- [Given passage]:
++++++++++

Judge Rules Johnson and Johnson Investor Class Action May Proceed to Trial
A group of Johnson & Johnson shareholders is suing the company for failing to disclose what executives knew about Johnson's Baby Powder asbestos
Monday, January 6, 2020 - Parties working for plaintiffs and the defense have been on pins and needles waiting in anticipation of the results of a Daubert hearing to decide the particulars of what scientific evidence is or is not admissible in trials against Johnson's Baby Powder for 2020 and beyond. The purpose of the week-long hearings that were conducted in July 2019 was to interview expert witnesses that would be brought forward by both sides and to get to the bottom of the science behind whether or not the talc contained in Johnson's Baby Powder is contaminated with asbestos. Plaintiffs' experts use one kind of testing method to check for the presence of asbestos in talc and say it is contaminated and the defense and the cosmetics industry as a whole, use a less-sensitive method to test talc for the presence of asbestos and say it is not contaminated. Spokespersons for Johnson & Johnson hold steadfast in saying that their talc is pure and safe to use on yourself and your baby... just do not inhale it as it can cause respiratory problems as per the product's warning label. (For the record, if you can remember what Johnson's Baby Powder smells like, you have already inhaled it along with any asbestos it may contain.) While the status of the overall Daubert hearing is still undecided, one part has been concluded that could indicate that the judge may be leaning in favor of allowing plaintiff expert witness testimony. Talcum powder cancer lawyers representing people nationwide offer a free consultation before filing a claim.

++++++++++

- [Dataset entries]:
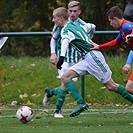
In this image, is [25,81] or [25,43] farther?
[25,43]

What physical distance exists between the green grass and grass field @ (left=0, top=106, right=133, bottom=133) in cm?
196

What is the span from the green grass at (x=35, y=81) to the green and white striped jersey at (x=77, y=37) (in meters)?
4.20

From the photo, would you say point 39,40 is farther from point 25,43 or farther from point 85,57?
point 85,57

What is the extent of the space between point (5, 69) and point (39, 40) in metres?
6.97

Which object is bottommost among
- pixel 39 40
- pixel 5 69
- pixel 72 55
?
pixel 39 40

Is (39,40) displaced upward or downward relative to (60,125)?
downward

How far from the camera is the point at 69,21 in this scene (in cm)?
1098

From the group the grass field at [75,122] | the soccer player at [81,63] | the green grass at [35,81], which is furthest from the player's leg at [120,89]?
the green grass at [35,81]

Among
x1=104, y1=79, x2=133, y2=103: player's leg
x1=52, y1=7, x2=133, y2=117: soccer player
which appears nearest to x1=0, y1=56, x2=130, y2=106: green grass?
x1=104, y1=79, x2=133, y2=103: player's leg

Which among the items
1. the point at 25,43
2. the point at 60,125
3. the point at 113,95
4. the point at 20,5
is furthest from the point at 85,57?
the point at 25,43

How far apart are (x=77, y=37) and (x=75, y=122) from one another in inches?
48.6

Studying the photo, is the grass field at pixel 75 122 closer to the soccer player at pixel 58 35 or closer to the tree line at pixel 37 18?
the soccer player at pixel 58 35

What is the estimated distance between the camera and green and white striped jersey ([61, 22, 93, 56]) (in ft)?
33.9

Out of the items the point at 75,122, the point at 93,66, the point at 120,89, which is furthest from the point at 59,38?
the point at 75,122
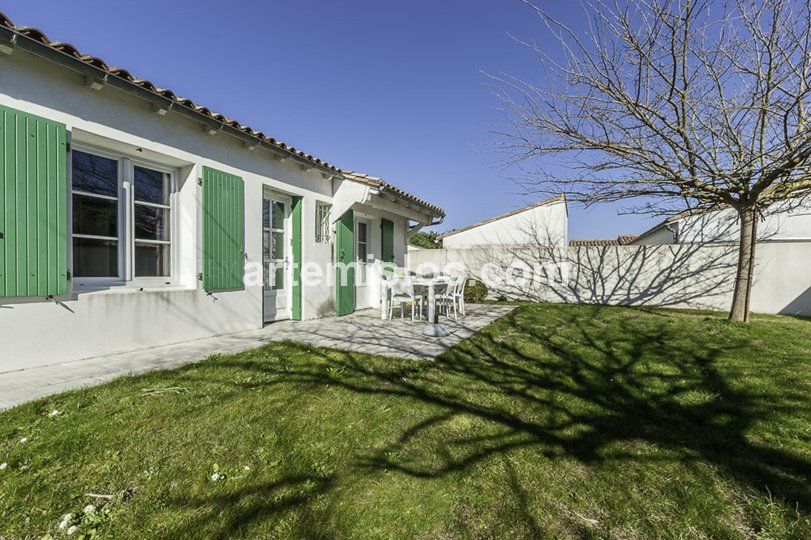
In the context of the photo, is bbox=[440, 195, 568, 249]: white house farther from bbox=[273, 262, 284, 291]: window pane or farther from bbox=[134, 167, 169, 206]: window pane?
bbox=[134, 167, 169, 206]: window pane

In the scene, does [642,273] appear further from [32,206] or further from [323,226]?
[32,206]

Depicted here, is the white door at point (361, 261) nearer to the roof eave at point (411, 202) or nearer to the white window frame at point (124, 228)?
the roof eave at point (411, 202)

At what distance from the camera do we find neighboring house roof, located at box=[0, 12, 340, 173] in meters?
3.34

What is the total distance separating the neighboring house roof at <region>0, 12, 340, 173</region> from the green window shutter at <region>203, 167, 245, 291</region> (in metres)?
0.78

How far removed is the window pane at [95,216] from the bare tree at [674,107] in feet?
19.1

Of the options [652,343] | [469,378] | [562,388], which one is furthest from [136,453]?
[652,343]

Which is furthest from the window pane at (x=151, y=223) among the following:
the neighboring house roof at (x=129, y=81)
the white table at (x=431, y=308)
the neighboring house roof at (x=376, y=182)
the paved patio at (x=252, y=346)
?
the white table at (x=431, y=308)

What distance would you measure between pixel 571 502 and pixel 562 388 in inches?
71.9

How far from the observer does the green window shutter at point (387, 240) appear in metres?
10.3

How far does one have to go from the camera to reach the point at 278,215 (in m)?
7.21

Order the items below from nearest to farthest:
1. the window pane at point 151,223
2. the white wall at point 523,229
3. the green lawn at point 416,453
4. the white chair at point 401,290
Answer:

++++++++++

- [Exercise instructions]:
Pick up the baby powder lawsuit article after its last sentence and keep writing it. The listing is separate material and has no tie to the baby powder lawsuit article.

- [Task output]:
In general, the judge presiding over all Johnson's Baby Powder Cancer lawsuits going forward has cleared a class action lawsuit to proceed brought by stockholders that feel that they were defrauded by the actions of key executives at JNJ who misrepresented the health of the company by failing to disclose what they knew about Johnson's Baby Powder asbestos contamination and the 12,000 lawsuits that had been filed against the company. According to About Lawsuits, "The U.S. District Judge presiding over all federal talcum powder lawsuits has cleared the way for a class-action lawsuit brought by investors to proceed against Johnson & Johnson, over problems with asbestos contamination." While this suit has no legal bearing on the claims of plaintiffs suing Johnson & Johnson alleging that Johnson's Baby Powder causes their ovarian cancer and mesothelioma, the judge concluded that there is a problem with the product and that the CEO and others have known about it for decades. According to the transcript reported by About Lawsuits, the judge held the CEO's feet to the fire by stating:"... defendants made materially misleading or false statements regarding the safety of J&J's Talc Products." The judge also was quick to point out that his statement should have no bearing on the facts in Johnson's Baby Powder cancer trials going forward.
Expert witness testimony will be critical in determining whether Johnson's Baby Powder talc is safe or not. One side uses a very sensitive method for finding knife-shaped asbestos fibers that the defense argues can produce false-positive results while the plaintiff attorneys argue that Johnson & Johnson's testing methods are calibrated to be just insensitive enough to avoid finding the cancer-causing fibers.